If the eigenvalue is positive, we will have a nodal source. If it is negative, we will have a nodal sink. Notice that we have only given a recipe for finding a solution to \(\mathbf x' = A \mathbf x\text{,}\) where \(A\) has a repeated eigenvalue and any tow eigen vectors are linearly dependent. We will justify our procedure in the next section (Section 3.6).

Subsection3.5.3Important Lessons

  • If \begin{equation*} A = \begin{pmatrix} \lambda & 1 \\ 0 & \lambda \end{pmatrix}, \end{equation*} then \(A\) has one repeated real eigenvalue.
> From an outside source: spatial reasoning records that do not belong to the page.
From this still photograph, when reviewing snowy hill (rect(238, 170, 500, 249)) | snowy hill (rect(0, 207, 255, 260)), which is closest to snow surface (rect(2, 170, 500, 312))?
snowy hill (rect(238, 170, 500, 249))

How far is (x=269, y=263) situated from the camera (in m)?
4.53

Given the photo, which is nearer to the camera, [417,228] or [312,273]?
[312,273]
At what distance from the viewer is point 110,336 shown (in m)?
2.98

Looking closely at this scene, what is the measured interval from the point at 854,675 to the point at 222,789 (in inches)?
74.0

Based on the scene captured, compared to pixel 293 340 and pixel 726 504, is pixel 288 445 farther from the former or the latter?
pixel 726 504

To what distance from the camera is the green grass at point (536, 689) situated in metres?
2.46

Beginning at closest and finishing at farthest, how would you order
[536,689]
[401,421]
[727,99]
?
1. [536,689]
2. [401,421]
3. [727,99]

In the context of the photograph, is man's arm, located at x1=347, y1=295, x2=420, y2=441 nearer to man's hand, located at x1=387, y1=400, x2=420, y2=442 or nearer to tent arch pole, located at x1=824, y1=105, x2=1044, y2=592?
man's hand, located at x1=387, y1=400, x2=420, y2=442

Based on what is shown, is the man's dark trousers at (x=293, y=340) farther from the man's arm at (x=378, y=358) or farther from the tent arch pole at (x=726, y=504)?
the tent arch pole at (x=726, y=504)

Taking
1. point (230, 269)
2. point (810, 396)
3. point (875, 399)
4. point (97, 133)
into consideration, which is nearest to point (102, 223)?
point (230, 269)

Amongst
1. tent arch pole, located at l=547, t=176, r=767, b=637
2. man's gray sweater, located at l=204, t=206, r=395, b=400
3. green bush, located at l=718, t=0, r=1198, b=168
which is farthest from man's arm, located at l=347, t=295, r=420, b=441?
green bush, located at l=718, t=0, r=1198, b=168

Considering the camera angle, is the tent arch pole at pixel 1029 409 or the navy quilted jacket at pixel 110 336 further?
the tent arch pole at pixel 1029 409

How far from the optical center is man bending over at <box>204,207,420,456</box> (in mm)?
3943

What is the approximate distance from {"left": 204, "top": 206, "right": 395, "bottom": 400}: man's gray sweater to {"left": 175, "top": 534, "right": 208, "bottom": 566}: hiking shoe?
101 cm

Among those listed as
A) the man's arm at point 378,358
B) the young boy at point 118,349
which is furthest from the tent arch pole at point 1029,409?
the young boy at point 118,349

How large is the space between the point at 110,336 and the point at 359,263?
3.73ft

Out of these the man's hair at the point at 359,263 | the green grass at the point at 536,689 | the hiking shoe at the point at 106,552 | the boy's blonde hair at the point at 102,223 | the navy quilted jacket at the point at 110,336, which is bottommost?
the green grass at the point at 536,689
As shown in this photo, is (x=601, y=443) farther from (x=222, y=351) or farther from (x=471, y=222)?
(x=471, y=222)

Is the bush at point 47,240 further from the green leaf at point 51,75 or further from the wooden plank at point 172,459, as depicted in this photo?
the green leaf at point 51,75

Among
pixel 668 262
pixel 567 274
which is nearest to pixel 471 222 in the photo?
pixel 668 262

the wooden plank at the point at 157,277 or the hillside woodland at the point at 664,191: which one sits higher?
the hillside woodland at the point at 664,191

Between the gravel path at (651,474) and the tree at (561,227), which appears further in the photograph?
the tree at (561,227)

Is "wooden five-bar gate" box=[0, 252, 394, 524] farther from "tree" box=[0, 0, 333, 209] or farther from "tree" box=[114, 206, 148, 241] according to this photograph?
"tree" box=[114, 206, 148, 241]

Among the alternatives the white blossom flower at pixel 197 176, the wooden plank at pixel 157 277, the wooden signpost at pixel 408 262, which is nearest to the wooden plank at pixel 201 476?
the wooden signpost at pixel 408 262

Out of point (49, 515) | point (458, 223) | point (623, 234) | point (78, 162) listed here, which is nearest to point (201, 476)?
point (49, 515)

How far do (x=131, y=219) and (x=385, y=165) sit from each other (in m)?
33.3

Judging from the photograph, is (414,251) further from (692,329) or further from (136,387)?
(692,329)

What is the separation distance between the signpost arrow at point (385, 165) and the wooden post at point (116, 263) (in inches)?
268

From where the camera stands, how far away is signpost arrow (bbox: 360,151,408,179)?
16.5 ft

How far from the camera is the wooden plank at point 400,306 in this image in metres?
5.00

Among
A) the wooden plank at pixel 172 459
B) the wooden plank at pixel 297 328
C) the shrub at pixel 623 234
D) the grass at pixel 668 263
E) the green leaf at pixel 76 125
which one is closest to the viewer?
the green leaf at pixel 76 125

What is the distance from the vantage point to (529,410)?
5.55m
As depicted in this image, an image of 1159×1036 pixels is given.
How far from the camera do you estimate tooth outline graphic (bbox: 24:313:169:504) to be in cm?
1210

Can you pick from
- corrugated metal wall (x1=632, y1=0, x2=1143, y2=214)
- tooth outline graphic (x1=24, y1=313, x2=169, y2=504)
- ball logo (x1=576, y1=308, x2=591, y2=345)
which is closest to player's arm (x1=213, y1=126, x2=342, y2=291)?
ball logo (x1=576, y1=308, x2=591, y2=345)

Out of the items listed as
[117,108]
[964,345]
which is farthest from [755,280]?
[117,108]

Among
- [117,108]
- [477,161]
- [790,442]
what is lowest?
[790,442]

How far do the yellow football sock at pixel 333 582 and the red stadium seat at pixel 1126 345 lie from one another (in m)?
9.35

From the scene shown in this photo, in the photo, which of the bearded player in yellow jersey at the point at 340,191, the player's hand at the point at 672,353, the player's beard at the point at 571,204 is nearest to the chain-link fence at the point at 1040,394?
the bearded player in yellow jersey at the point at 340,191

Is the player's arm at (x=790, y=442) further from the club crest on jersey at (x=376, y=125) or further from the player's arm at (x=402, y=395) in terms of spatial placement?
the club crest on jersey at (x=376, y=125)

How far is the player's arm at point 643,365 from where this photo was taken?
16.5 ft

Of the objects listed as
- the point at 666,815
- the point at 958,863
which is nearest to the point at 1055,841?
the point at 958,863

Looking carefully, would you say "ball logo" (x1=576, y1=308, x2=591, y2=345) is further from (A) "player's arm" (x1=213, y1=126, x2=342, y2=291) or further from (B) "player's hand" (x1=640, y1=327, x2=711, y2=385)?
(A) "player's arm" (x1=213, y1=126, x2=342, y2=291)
The general solution to the system \({\mathbf x}' = A {\mathbf x}\) is \begin{equation*} {\mathbf x}(t) = \alpha e^{\lambda t} \begin{pmatrix} 1 \\ 0 \end{pmatrix} + \beta e^{\lambda t} \begin{pmatrix} t \\ 1 \end{pmatrix}. \end{equation*} If \(\lambda \lt 0\text{,}\) then the solutions tend towards the origin as \(t \to \infty\text{.}\) For \(\lambda \gt 0\text{,}\) the solutions tend away from the origin.